Фрагмент документа:

★ ★ ★ ★ ★ ★ ★

Познание есть битва.
Художник бросает вызов природе, сражаясь с немотой холста и однозначностью красок. Скульптор ломает природные формы, чтобы вызвать к жизни нечто невиданное. Поэт объявляет охоту на летучие образы и праздные слова, и, если он хороший ловец, у него будет целый табун объезженных пегасов.
Любящий вступает в состязание с любимым с риском потерять все или найти жемчужину, блеск которой он однажды разглядел и теперь идет по следу, не глядя на ранения и оклики разумных и премудрых. Друзья, дети, любимые — участники большого турнира любви, который составит честь любому рыцарю.
В поисках истины люди пускаются в путь, бросая вызов великанам, дерзко хватая гениев за подол платья крепкими и жадными руками. Хочешь понять мудреца, вызови его на бой и проиграй. Как только ты открываешь книгу великого, ты бросаешь ему перчатку, и будь готов с достоинством вынести поражение. Но лучше проиграть великану, чем всю жизнь трястись в углу, прячась от жизни.
Жить — хорошо!
Жить — больно!
Жить — весело!

★ ★ ★ ★ ★ ★ ★

Исходный материал:
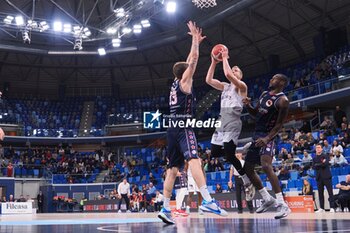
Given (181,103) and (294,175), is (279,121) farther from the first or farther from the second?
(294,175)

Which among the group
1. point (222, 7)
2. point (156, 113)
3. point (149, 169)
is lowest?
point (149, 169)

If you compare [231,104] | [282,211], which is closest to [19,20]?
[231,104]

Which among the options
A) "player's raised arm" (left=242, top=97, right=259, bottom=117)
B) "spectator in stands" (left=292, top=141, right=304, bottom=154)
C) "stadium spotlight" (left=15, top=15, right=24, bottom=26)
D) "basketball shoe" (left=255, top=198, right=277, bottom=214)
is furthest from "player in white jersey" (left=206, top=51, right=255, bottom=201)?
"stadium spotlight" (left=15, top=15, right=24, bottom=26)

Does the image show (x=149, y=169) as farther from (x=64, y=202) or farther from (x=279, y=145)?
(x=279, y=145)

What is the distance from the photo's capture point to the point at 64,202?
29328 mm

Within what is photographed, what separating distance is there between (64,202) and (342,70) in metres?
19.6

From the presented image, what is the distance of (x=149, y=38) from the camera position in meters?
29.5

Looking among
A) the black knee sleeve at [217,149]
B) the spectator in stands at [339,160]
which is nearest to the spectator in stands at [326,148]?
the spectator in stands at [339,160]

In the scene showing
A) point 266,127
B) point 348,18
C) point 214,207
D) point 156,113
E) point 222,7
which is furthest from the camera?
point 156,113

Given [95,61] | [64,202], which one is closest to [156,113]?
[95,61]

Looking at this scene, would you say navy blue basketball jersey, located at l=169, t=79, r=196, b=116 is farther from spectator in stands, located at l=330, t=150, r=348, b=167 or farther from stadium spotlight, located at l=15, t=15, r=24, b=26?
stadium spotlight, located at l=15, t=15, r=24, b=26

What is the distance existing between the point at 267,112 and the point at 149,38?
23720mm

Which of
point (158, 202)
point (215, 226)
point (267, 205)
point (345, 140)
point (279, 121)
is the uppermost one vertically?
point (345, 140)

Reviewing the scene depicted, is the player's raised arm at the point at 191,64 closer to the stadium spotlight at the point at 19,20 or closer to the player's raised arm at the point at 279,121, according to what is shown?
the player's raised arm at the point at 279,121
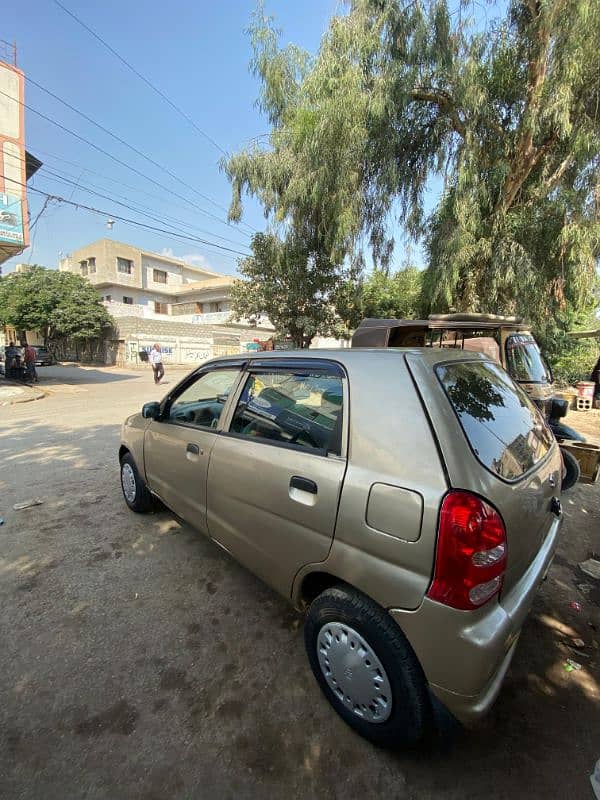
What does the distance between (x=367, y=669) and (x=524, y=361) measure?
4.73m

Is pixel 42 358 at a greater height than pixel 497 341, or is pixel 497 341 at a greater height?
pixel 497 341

★ ★ ★ ★ ★ ★ ★

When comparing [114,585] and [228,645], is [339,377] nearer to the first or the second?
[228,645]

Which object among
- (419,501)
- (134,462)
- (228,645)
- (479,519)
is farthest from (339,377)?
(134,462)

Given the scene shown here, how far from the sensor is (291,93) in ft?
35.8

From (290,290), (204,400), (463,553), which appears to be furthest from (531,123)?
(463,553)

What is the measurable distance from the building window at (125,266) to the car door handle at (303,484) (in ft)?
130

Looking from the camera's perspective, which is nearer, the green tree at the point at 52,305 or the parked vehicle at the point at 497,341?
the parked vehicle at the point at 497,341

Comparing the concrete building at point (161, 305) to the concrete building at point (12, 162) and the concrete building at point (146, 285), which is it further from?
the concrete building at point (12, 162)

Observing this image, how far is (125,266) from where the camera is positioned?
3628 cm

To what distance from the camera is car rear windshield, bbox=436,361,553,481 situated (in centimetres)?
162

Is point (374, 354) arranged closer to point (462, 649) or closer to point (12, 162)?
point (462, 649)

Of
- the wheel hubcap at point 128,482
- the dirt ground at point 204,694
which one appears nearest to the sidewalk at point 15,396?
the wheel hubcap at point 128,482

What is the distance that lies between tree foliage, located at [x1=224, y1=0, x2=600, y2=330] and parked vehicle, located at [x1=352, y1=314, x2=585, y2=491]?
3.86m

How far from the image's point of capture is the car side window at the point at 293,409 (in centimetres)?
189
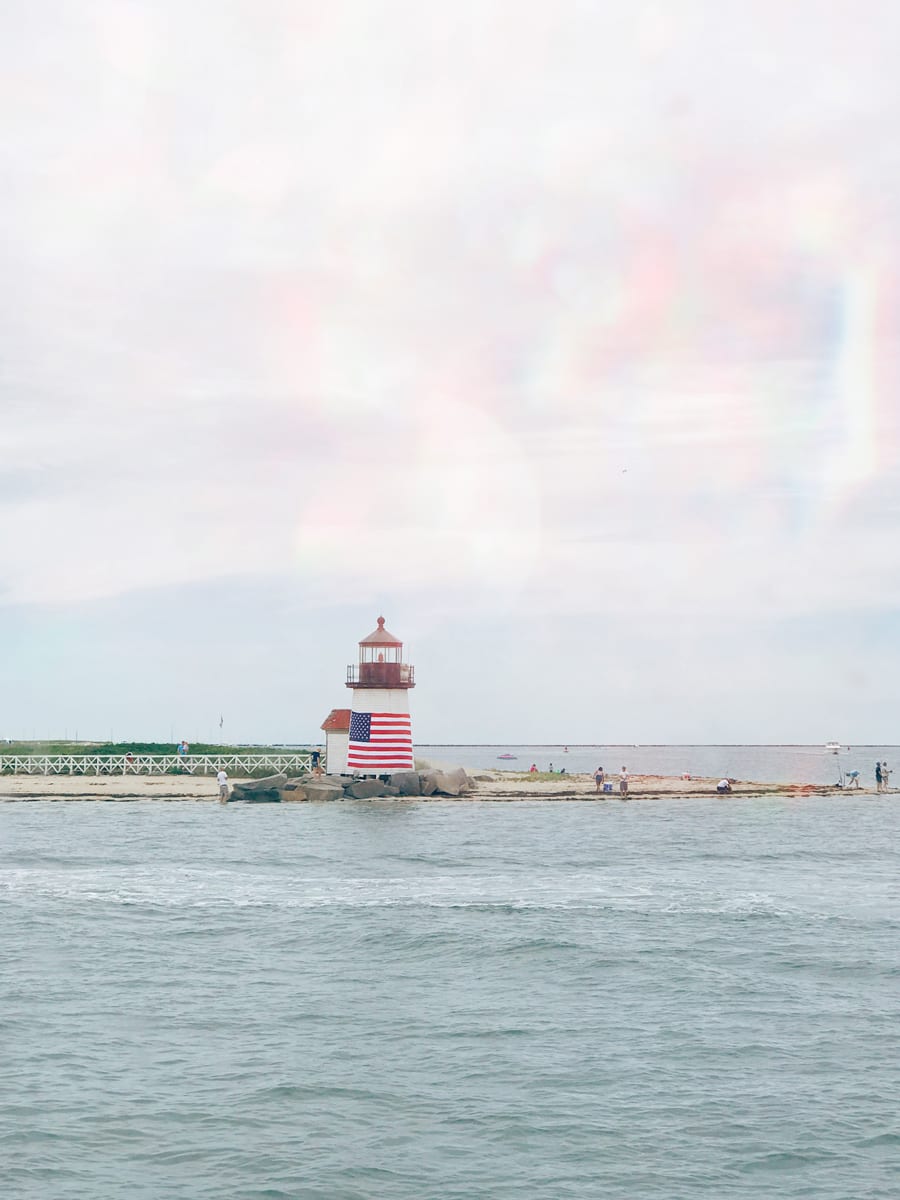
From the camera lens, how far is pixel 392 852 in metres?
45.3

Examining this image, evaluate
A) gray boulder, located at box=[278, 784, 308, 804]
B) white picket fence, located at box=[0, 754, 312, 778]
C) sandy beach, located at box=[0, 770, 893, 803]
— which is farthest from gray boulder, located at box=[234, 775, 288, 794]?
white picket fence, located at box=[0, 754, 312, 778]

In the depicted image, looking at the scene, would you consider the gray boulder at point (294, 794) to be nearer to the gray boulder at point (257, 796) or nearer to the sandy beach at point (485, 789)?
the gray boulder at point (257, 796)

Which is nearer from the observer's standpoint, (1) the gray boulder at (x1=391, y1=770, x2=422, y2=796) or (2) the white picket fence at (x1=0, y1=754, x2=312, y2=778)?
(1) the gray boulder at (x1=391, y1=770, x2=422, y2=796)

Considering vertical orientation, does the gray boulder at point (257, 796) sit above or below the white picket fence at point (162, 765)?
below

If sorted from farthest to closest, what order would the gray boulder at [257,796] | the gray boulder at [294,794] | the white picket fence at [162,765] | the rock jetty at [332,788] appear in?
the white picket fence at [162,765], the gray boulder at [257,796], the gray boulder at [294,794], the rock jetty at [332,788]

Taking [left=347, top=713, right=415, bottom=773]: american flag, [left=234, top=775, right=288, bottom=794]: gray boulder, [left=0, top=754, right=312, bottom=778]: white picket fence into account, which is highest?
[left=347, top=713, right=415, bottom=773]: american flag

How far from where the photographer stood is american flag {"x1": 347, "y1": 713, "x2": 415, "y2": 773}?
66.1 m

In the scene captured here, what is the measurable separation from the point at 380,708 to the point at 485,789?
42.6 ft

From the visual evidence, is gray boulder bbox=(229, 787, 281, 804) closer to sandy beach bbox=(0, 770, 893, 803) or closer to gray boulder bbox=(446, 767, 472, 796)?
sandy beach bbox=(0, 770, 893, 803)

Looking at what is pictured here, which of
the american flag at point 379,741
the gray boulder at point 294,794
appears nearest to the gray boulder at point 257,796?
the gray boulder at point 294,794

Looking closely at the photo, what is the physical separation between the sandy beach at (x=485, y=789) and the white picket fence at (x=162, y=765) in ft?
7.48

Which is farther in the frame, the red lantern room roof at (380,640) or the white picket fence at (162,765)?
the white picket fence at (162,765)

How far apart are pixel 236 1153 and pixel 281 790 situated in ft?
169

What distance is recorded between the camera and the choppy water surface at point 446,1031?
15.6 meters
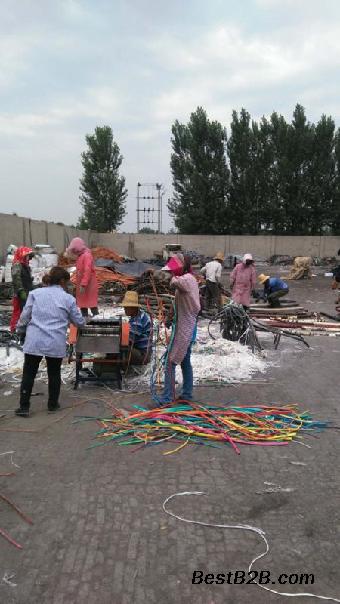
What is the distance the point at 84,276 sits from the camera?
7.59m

★ ★ ★ ★ ★ ★ ★

Задание:
Определите, соответствуют ли фрагменту документа утверждения (a), (b), (c). Каждый ответ — «да» или «нет» с решающими словами фрагмента в точной цитате.
(a) Скульптор сохраняет природные формы нетронутыми.
(b) Чтобы понять мудреца, надо вызвать его на бой и проиграть.
(c) Прятаться всю жизнь в углу лучше, чем проиграть великану.

Ответ:
(a) Нет: «Скульптор ломает природные формы».
(b) Да: «Хочешь понять мудреца, вызови его на бой и проиграй».
(c) Нет: «Но лучше проиграть великану, чем всю жизнь трястись в углу, прячась от жизни».